◆ Quoted passage
========================================================================

Data: where is it coming from?

Data: where is it coming from?

What is all about this hype with Big Data?

I guess, you already know data has been here between us, human beings, since the origin of times. What has been happening in the last years, with our evolution, is that the scale in which we can generate and collect data has been exponentially increasing day after day.

IMB dares to quantify this amount of data generated daily in 2.5 quintillion bytes of data. Most of you, like myself, are not able to write down this number with its complete figure. For a long time, we didn’t even manage this quantity in a fiction world. It is usually said that Big Data (BD) is cooked in machines, the people’s hands and organisations. So I will write a bit using this same structure.

1. Data generated from machines

Did you ever though how much data a plane can gather in a short flight? And can you even consider how much in a transoceanic flight?

Planes have multiple sensors. Some models, like A350, can accommodate up to 6,000 sensors across all the different pieces of the plane, that update the flight team and the ground one. They can generate 2.5 Terabytes of data every single day. Can you imagine the future aircraft how much data they will be able to collect?

In our daily life we coexist with many devices and machines (big and small), that similarly to planes generate data every day. Mobiles and its apps, health garment like FitBit, cars, smart air purifiers and A/C, etc. In general, all so-called smart devices can collect data from the environment they exist (i.e an air purifier in large polluted cities such as Beijing, can collect the pollution levels of a particular home); they can also, communicate to other devices or networks (such as other air purifiers in the city/neighborhood); and they also can execute services autonomously (such as switching on automatically if the pollution levels in the house, reached some hazardous levels).

Have you ever heard of Internet of Things (IoT)? That’s it! Smart devices using the network to collect and send data, that is used to trigger services, improve the system and make (somehow) our lives easier.

Most of the data collected by machines are what is called structured data. Everything will be collected following a structure of data type and position, as it follows a predefined data model. The computation is done, normally, where the data it is produced. We bring the code to the data!

2. Data generated from people

We are generating data continuously! only in Facebook and Twitter we can collect tera, peta, zetabytes of data every day. This data has the form of text (comments, blogs or tweets), images (picture from my meal or last party), video (cute little cats playing around the house), documents (that pdf you attached on your last e-mail), and audio (last podcast uploaded from your favorite weekly show).

Our brain is complex and so it is shown in all of our tiny daily decisions. We don’t write, speak or think following an exact pattern. So, this is reflected in the changing way we have to generate data. Do the maths! Multiply each action taken by each person living in this world, and each piece of hair in each one of our heads. Now you have the approximate number of possible combinations of data models we are able to generate. Exactly, that much!

The lack of structure generates what we call, unstructured data. There is not data model like when machines generate data.

Is in this kind of data where the challenge of a data science stands on. Artificial Brain Thinkers such as Neural Networks algorithms are the main tools we have to deal with that. Are machines able to think as we, humans, do?

3. Data generated from companies

I worked in a company with data for 12 years and what I learned is that I don’t know anything about data.

========================================================================

◆ Source data
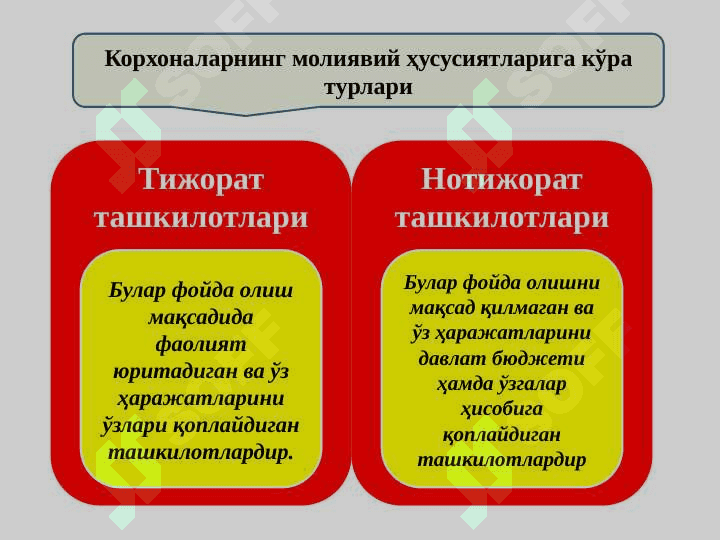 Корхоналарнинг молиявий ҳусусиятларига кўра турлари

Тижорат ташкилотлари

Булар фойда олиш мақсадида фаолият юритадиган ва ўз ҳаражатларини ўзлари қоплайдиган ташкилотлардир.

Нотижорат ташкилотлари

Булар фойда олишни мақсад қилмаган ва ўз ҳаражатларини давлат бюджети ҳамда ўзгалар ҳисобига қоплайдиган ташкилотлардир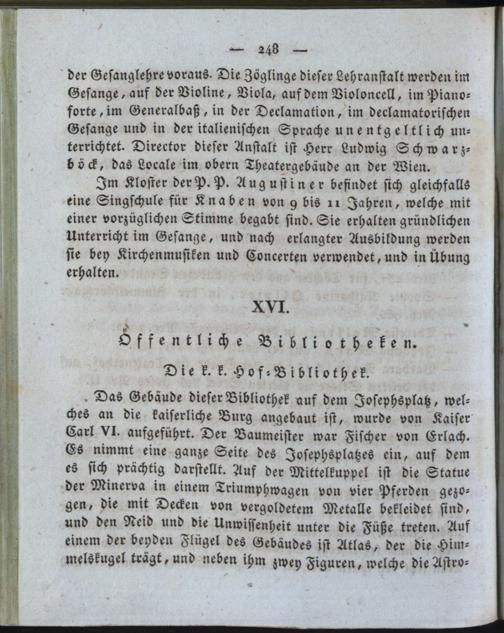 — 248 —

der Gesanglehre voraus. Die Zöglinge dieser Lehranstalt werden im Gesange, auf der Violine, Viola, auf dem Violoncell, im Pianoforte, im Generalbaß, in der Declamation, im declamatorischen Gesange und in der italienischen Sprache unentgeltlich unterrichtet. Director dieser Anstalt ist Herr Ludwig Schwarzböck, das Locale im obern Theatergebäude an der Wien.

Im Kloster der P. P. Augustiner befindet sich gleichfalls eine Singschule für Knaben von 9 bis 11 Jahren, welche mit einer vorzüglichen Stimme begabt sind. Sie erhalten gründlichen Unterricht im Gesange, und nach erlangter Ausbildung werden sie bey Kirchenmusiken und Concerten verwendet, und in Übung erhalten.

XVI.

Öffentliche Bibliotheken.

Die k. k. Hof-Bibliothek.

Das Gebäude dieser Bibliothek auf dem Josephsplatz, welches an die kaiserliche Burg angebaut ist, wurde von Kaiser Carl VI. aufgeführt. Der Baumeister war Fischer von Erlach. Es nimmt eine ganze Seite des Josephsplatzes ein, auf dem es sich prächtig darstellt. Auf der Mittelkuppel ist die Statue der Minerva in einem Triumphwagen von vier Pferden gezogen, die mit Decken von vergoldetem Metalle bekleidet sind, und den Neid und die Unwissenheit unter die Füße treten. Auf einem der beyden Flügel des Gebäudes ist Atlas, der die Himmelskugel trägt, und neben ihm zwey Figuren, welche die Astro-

========================================================================

◆ Problems to work on
- 1) Answer these questions about the article on where data comes from:
(a) How many sensors can some plane models, such as the A350, accommodate?
(b) What does the article call the data generated by the lack of structure?
(c) For how many years did the writer work in a company with data?
- 2) Reproduce the passage of the article on where data comes from that begins at the words "What is all" and stops after "a transoceanic flight?".

◆ Task results
- 1)
(a) Up to 6,000 sensors.
(b) Unstructured data.
(c) 12 years.

- 2)
What is all about this hype with Big Data?

I guess, you already know data has been here between us, human beings, since the origin of times. What has been happening in the last years, with our evolution, is that the scale in which we can generate and collect data has been exponentially increasing day after day.

IMB dares to quantify this amount of data generated daily in 2.5 quintillion bytes of data. Most of you, like myself, are not able to write down this number with its complete figure. For a long time, we didn’t even manage this quantity in a fiction world. It is usually said that Big Data (BD) is cooked in machines, the people’s hands and organisations. So I will write a bit using this same structure.

1. Data generated from machines

Did you ever though how much data a plane can gather in a short flight? And can you even consider how much in a transoceanic flight?